• **Goals**
1. Print the part of the comics post below from "What? No, I’m" to "if you will.".
2. Answer these questions about the comics post below:
(a) In what year does Batman's Showcase Presents start?
(b) Who was writing the JLA a few years back?
(c) What mask does Superman wear to teach Lois a lesson?
───── Quoted text ─────
Cue Batman with that kryptonite-filled sap glove again. Maybe Superman is a dick.

Then again, Batman has it easy. His Showcase Presents starts in 1964, into the “New Look” period that brought Batman more or less back into the “real” world (or at least as real as Gotham City ever gets), and not gallivanting off into space every issue to fight alien menaces that Flash Gordon would have refused to take seriously.

Which is too bad, really. I was looking forward to some Batman and Robin vs. the Mullet Men goofballery that filled the 25 cent 80-page Giants of my youth. Then one has to admit those, like these Superman stories, were definitely slanted toward the juvenile demographic. No way adults would ever be caught dead reading this stuff. No way at all.

This is likely the charm the stories hold for me: their very milquetoast, workmanlike quality. I admit that a few years back, when Grant Morrison was writing the JLA, I actually got very tired of the universe coming to an end every month. That was the only way to manufacture any dramatic tension, given the amount of power on that satellite – but would it have killed them to have the JLA stop a bank robbery once in a while? Those idiots in the Royal Flush Gang seem to pull one a week, at least…

So really, it’s kind of a relief to read a story where Superman is trying to teach Lois a lesson by wearing an Alfred E. Newman mask.

What? No, I’m not kidding.

3 Comments

  1. I’m an odd case (a phrase I’ve deemed jokingly will serve as my epitaph…”He Was An Odd Case”…hee!)…a younger reader who actually was around and actively reading to have seen both sides of the canon controversy…pre-CRISIS and post, if you will.
───── Recorded information ─────
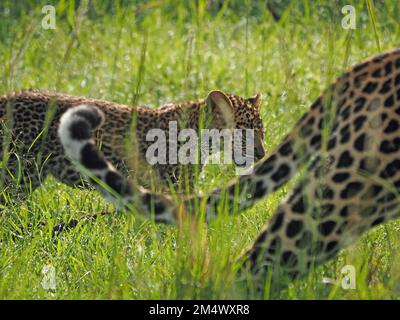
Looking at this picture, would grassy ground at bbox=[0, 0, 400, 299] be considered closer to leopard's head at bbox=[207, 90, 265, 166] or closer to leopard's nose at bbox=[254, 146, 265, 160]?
leopard's head at bbox=[207, 90, 265, 166]

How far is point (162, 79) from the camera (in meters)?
8.94

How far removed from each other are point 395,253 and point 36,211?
7.34 feet

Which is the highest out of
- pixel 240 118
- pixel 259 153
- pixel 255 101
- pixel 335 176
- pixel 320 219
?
pixel 255 101

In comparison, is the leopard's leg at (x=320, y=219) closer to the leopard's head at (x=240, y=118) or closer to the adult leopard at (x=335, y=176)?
the adult leopard at (x=335, y=176)

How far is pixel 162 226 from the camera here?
227 inches

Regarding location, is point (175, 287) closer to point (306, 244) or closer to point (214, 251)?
point (214, 251)

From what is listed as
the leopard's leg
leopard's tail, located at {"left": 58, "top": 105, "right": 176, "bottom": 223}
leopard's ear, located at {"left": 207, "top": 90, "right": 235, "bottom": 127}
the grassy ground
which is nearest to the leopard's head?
leopard's ear, located at {"left": 207, "top": 90, "right": 235, "bottom": 127}

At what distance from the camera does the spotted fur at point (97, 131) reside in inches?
254

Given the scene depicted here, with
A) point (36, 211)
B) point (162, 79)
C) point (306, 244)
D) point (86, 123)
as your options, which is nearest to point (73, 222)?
point (36, 211)

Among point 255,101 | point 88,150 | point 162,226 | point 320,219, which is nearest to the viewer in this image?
point 320,219

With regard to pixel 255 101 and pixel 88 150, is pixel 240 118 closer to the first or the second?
pixel 255 101

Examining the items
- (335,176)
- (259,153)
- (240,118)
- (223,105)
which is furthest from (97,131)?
(335,176)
─────
• **Exercise answers**
1.
What? No, I’m not kidding.

3 Comments

  1. I’m an odd case (a phrase I’ve deemed jokingly will serve as my epitaph…”He Was An Odd Case”…hee!)…a younger reader who actually was around and actively reading to have seen both sides of the canon controversy…pre-CRISIS and post, if you will.

2.
(a) 1964
(b) Grant Morrison
(c) An Alfred E. Newman mask